• _PROVIDED RECORDS_:
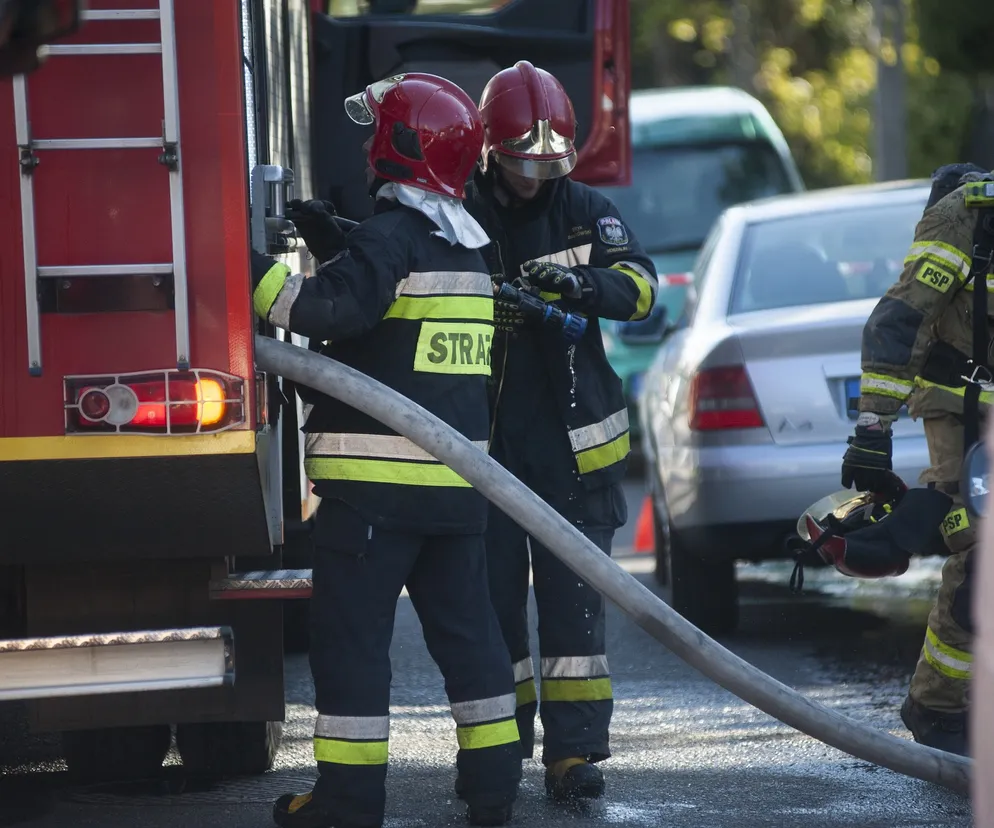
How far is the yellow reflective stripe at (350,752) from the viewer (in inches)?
179

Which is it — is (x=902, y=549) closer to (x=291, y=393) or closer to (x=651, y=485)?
(x=291, y=393)

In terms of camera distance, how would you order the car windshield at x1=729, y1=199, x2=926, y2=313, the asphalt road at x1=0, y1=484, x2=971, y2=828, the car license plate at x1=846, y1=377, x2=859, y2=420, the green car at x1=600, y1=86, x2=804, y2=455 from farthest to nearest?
A: the green car at x1=600, y1=86, x2=804, y2=455, the car windshield at x1=729, y1=199, x2=926, y2=313, the car license plate at x1=846, y1=377, x2=859, y2=420, the asphalt road at x1=0, y1=484, x2=971, y2=828

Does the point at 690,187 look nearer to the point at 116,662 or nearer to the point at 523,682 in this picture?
the point at 523,682

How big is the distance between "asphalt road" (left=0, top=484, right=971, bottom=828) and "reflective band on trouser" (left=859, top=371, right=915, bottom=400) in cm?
106

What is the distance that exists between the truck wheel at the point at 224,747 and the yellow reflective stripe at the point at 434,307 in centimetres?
130

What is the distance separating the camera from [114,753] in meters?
5.22

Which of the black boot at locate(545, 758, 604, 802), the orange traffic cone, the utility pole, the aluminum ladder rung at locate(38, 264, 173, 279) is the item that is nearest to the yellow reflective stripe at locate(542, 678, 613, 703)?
the black boot at locate(545, 758, 604, 802)

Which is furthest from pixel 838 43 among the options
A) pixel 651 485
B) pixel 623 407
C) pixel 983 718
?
pixel 983 718

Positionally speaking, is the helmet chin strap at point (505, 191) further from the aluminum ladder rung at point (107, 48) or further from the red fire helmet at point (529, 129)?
→ the aluminum ladder rung at point (107, 48)

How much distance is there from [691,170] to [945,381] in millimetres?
9882

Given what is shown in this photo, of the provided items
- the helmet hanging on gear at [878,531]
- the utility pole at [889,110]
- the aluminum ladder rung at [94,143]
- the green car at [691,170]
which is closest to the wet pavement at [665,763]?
the helmet hanging on gear at [878,531]

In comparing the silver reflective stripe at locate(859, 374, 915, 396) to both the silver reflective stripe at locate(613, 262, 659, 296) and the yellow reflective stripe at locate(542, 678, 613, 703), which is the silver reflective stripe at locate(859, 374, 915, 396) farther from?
the yellow reflective stripe at locate(542, 678, 613, 703)

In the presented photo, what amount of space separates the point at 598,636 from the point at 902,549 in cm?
86

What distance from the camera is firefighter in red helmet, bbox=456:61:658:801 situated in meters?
5.12
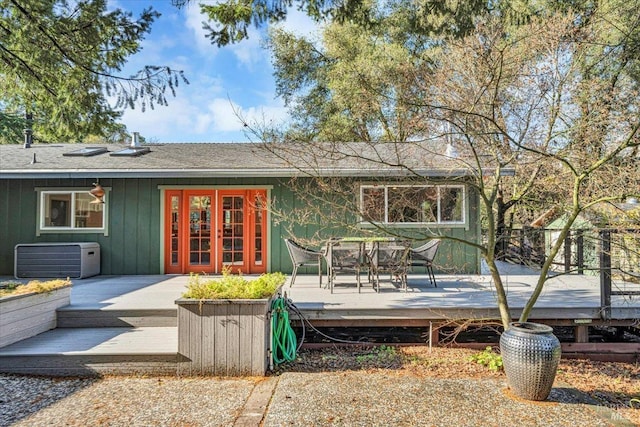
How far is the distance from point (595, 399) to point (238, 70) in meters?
8.96

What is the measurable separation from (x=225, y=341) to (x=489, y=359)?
274 cm

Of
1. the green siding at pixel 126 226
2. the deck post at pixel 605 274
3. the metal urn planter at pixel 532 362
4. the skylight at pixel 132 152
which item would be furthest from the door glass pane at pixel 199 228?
the deck post at pixel 605 274

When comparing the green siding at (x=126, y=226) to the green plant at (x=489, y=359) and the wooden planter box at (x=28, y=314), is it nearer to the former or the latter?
the wooden planter box at (x=28, y=314)

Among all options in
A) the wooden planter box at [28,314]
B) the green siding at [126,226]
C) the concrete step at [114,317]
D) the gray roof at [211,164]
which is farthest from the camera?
the green siding at [126,226]

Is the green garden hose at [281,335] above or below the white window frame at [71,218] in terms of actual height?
below

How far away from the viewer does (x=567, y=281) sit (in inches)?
264

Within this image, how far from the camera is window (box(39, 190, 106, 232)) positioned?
7.73m

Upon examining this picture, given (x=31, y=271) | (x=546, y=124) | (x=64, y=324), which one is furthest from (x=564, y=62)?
(x=31, y=271)

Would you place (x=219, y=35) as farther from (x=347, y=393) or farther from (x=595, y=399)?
(x=595, y=399)

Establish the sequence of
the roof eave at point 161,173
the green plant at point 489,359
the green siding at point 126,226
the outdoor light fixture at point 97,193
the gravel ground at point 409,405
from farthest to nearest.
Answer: the green siding at point 126,226 → the outdoor light fixture at point 97,193 → the roof eave at point 161,173 → the green plant at point 489,359 → the gravel ground at point 409,405

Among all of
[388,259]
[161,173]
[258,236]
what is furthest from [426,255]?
[161,173]

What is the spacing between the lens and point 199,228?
7.80m

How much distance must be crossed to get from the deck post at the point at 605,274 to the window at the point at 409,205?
3009 mm

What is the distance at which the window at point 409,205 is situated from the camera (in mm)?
7523
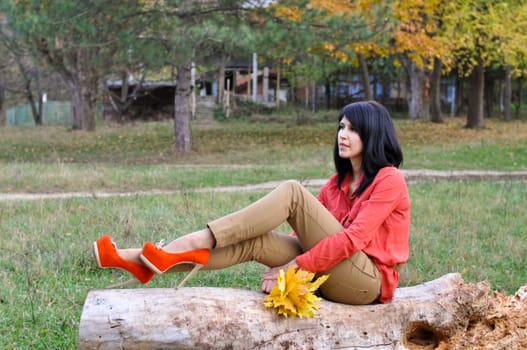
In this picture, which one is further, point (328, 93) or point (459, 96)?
point (328, 93)

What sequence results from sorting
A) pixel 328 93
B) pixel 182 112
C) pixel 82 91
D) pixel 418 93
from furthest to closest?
pixel 328 93
pixel 418 93
pixel 82 91
pixel 182 112

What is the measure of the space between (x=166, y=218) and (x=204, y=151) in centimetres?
1119

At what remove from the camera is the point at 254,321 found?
Result: 394 cm

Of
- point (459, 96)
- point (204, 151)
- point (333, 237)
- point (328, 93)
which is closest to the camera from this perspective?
point (333, 237)

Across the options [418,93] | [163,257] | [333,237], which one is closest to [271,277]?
[333,237]

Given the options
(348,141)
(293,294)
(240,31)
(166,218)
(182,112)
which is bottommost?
(166,218)

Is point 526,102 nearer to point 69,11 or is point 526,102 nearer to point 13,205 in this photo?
point 69,11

• _TASK GOAL_:
Reproduce the items from the line containing "What is the measure" through the end of the items, both ends included. Offset every coordinate and measurement in the answers by 70, and leave all other text unchanged.

• _TASK ANSWER_:
What is the measure of the space between (x=166, y=218) and (x=204, y=151) in centimetres?
1189

At what remove from the camera is the point at 254,321 found?
Result: 464 cm

Of
- point (459, 96)
- point (204, 151)
- point (333, 237)
- point (328, 93)
which is closest to the camera from this perspective?
point (403, 307)

Across the options [418,93] | [163,257] | [333,237], which one is closest to [271,277]?
[403,307]

Given the options
(348,141)
(293,294)
(240,31)
(166,218)
(182,112)
which is bottommost?
(236,288)

Is point 526,102 nearer to point 69,11 or is point 526,102 nearer to point 13,205 in this photo?
point 139,81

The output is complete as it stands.